Wonder offers only hints of his talent in 'Conversation Peace' @

March 24, 1995|By J. D. Considine | J. D. Considine,Sun Pop Music Critic

CONVERSATION PEACE

Stevie Wonder (Motown 314 530 238)

It's easy to have great expectations for Stevie Wonder's "Conversation Peace." It's Wonder's first real album since the disappointing "Characters" arrived eight years ago (most Wonder fans rank 1991's "Jungle Fever" soundtrack alongside such froth as "The Woman in Red"); and its songs are clearly meant as message, offering a vision of love and faith as antidote NTC to the violence and nihilism that taints so much of modern life. Yet as much as there is to admire in Wonder's ambition and intentions, the songs lack the spark and dazzle of his classic work. That's not to say there aren't potential hits here, as both the loping, reggae-inflected "Take the Time Out" and slow, tuneful "For Your Love" deliver the same high-octane melodicism as Wonder's greatest work. Taken as a whole, though, "Conversation Peace" is less great music than the work of a great musician -- always enjoyable, but not as moving as it might have been.

MADE IN ENGLAND

Elton John (Rocket 314 526 185)

If there seems to be an air of nostalgia wafting through Elton John's "Made in England," it's for good reason. Not only is this the first release on John's revitalized Rocket Records, but it finds the pianist and singer working once again with long-time lyricist Bernie Taupin.
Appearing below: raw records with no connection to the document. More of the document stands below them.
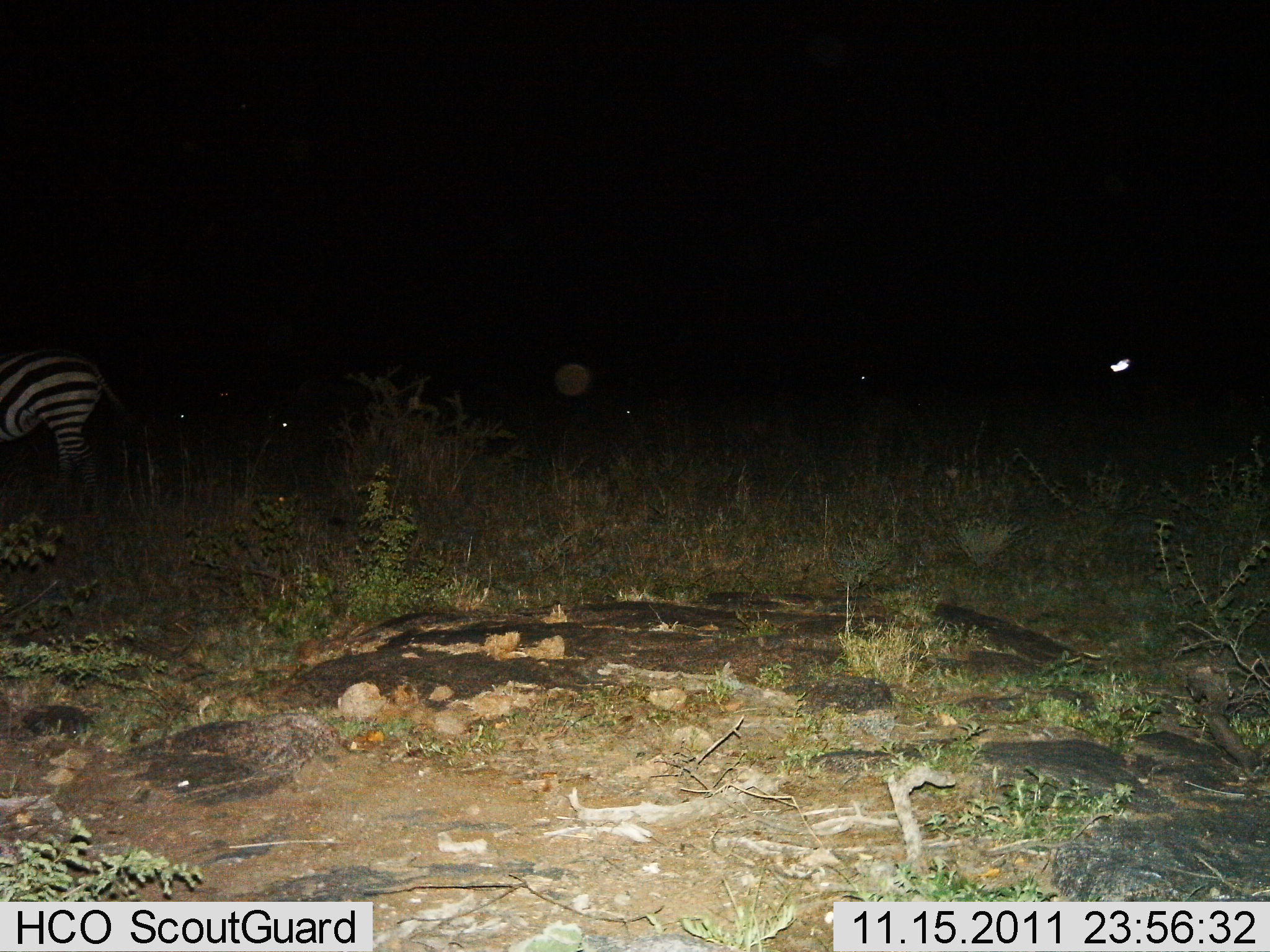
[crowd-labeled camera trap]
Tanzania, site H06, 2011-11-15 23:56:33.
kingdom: Animalia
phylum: Chordata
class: Mammalia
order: Perissodactyla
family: Equidae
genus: Equus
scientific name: Equus quagga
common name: plains zebra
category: zebra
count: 1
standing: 75%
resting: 8%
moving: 25%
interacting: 0%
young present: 0%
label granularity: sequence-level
But the greatest resemblance has to do with the album's mood, which comes astonishingly close to recapturing the ambitious sweep of such albums as "Goodbye Yellow Brick Road." Of course, it remains to be seen whether the kind of magic that made that album such a '70s standard still holds today, but it's unlikely that listeners from that era will find much to complain about in "Made In England." From the Stones-fueled kick of "Pain" to the irrepressible uplift of the title tune, the best songs here carry on in the grand tradition of John's early work. And what fan could object to that?

ME AGAINST THE WORLD

2 Pac (Interscope 92399)

In an interview in the current issue of Vibe, Tupac Shakur derides his "Thug Life" persona as an act that was simply taken too far. But then, there has always been an element of role-playing in his rapping, and that's as true of "Me Against the World" as any of his albums. Despite the stabs at soul-searching in "So Many Tears" and "It Ain't Easy," what comes across in those tracks has more to do with adding depth to his character, 2 Pac the Tough-Luck Thug, than anything resembling real regret. Granted, this is a rap album and not a confessional, and there's no denying the craft that has gone into these raps -- from the deeply layered vocals on "Temptations" to the slow, soulful grind of the title tune. But just as actions speak louder than words, what the real-life Tupac Shakur is going through makes it hard to accept the rhetorical posturing presented here as entertainment any sense of the term.

ENCOMIUM: A TRIBUTE TO LED ZEPPELIN

Various Artists (Atlantic 82731)

Imitation may be the sincerest form of flattery, but really, there's nothing terribly complimentary about the note-perfect Led Zeppelin covers compiled in "Encomium: A Tribute to Led Zeppelin." From 4 Non Blonde's bar-band regurgitation of "Misty Mountain Hop" to Cracker's shamelessly adulatory run through "Good Times Bad Times," what comes through in these performances is how little most of these alterna-rockers can add to the Led Zep legacy. The only real difference between Stone Temple Pilots' "Dancing Days" and the original is that Zep used all electric guitars, and STP bring in an acoustic or two -- big deal. And while it's nice to see Helmet and Jesus Lizard vocalist David Yow upend the macho cliches of "Custard Pie," the instrumentals stick so close to the original that their rendition ends up sounding like a cover band with a bad singer. In fact, apart from Sheryl Crow's jovial romp through "D'Yer Mak'er" and the slow-and-scary Robert Plant/Tori Amos duet on "Down By the Seaside," "Encomium" seems to reinforce the adage: If it ain't broke, don't cover it.